What is Pandas Aggregation?

Aggregations are operations that perform some type of computation or transformation on a data set and produce a data summary. For example, an aggregation could compute the set’s mean, sum, or count. Aggregations are an essential part of data analysis and are used to summarize and condense data into a manageable form that can be more easily understood and analyzed.

Aggregations in Pandas can be performed on both DataFrames and Series. A data frame is a two-dimensional data structure storing data in rows and columns. A Series is a one-dimensional data structure that can store data in a single column or row.

Pandas provide several built-in aggregation functions that can be used to perform operations on data. Some common aggregations include mean, sum, count, min, max, and standard deviation.

In addition to these built-in functions, Pandas also supports custom aggregation functions, allowing users to perform their computations on data.

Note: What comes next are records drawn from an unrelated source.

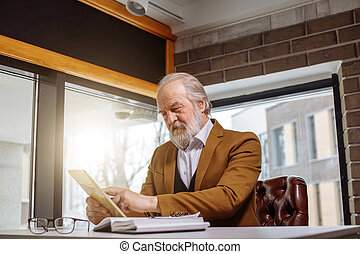 director in stylish orange suit looking at screen of the tablet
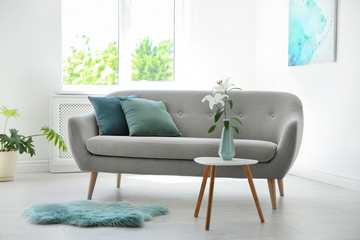 Stylish living room interior with sofa and mint decor elements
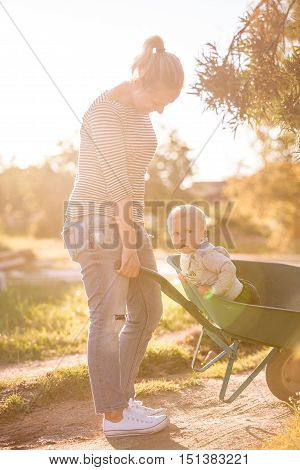 Adorable toddler boy and his mother walking along country road. Child sitting in a wheelbarrow. Summer works in the garden. Happy family on the sunset.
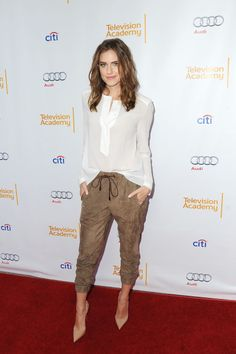 Star of Girls on HBO, Allison Williams, dresses up her Brunello Cucinelli trousers with a silk top by the designer, and Christian Louboutin pumps // #Style #Spring #Fashion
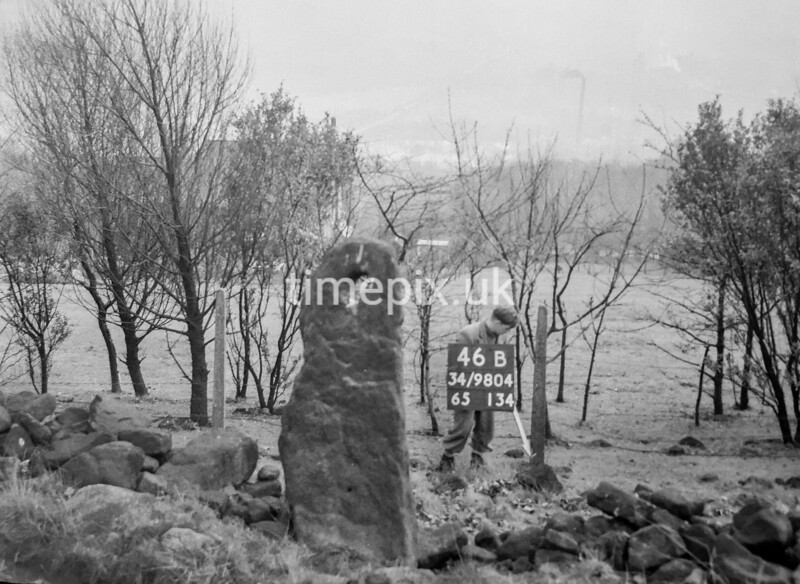SD980446B, Man marking Ordnance Survey minor control revision point with an arrow in 1950s
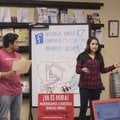 Fernando Garcia (left) and Diana Dominguez speak Feb. 10 to a group at Arkansas United Community Coa...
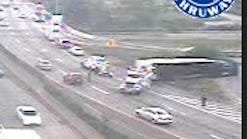 A tractor-trailer lies on its side on the ramp from southbound Interstate 95 to the northbound Hutchinson River Parkway in the Bronx on Aug. 6, 2014, in a Thruway Authority traffic camera image.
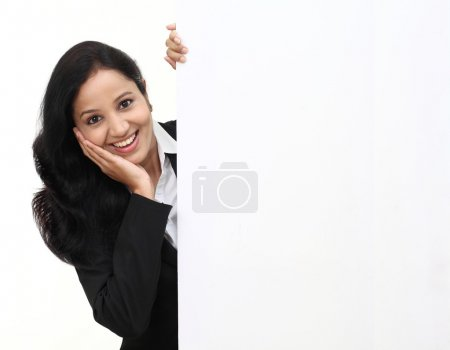 Young cheerful business woman showing a blank sign board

Built-In Pandas Aggregation Functions

Built-in Pandas Aggregation Functions are pre-defined operations that can be applied to DataFrames and Series objects in Python to compute summary statistics such as mean, sum, count, min, max, and standard deviation. These functions provide a fast and flexible way to analyze data sets.

Python Pandas Aggregation Functions list

Mean
Sum
Count
Min
Max
Standard Deviation

Pandas Mean Aggregation Function:

The mean aggregation is used to compute the average of a set of values. It is calculated by summing up all the values in the data set and dividing by the number of values. The mean is a commonly used aggregation that provides a good indicator of the central tendency of a data set.

Example (1)

import pandas as pd
df = pd.DataFrame({'A': [1, 2, 3, 4, 5], 'B': [5, 4, 3, 2, 1]})
print(df.mean())

Output:

A 3.0

B 3.0

dtype: float64

Pandas Sum Aggregation Function

The sum aggregation is used to compute the sum of a set of values. The sum is calculated by adding up all the values in the data set. The sum is a commonly used aggregation that indicates a set’s total amount of data.

Example (2)

import pandas as pd
df = pd.DataFrame({'A': [1, 2, 3, 4, 5], 'B': [5, 4, 3, 2, 1]})
print(df.sum())

Output:

A 15

B 15

dtype: int64

Pandas Count Aggregation Function

Count aggregation is used to compute the number of values in a data set. The count is calculated by counting the number of values in the data set. The count is a commonly used aggregation that provides a good indicator of the size of a data set.

Example (3)

import pandas as pd

df = pd.DataFrame({'A': [1, 2, 3, 4, 5], 'B': [5, 4, 3, 2, 1]})
print(df.count())

Output:

A 5

B 5

dtype: int64

Pandas Min Aggregation Function

The min aggregation is used to compute the minimum value in a data set. The min is calculated by finding the smallest value in the data set. The min is a commonly used aggregation that provides a good indicator of the lower bound of a data set.

Example (4)

import pandas as pd
df = pd.DataFrame({'A': [1, 2, 3, 4, 5], 'B': [5, 4, 3, 2, 1]})
print(df.min())

Output:

A 1

B 1

dtype: int64

Pandas Max Aggregation Function

The max aggregation is used to compute the maximum value in a data set. The max is calculated by finding the largest value in the data set. The max is a commonly used aggregation that provides a good indicator of the upper bound of a data set.

Example (5)

import pandas as pd
df = pd.DataFrame({'A': [1, 2, 3, 4, 5], 'B': [5, 4, 3, 2, 1]})
print(df.max())

Output:

A 5

B 5

dtype: int64

Pandas Standard Deviation Aggregation Function

The standard deviation aggregation is used to compute the standard deviation of a set of values. The standard deviation is calculated by finding the square root of the variance of the data set. The standard deviation is a commonly used aggregation that provides a good indicator of the spread of a data set.

Example (6)

import pandas as pd
df = pd.DataFrame({'A': [1, 2, 3, 4, 5], 'B': [5, 4, 3, 2, 1]})
print(df.std())

Output:

A 1.581139

B 1.581139

dtype: float64

Custom Pandas Aggregation Functions

In addition to the built-in aggregation functions, Pandas also provides support for custom aggregation functions. Custom aggregation functions allow users to perform their computations on data.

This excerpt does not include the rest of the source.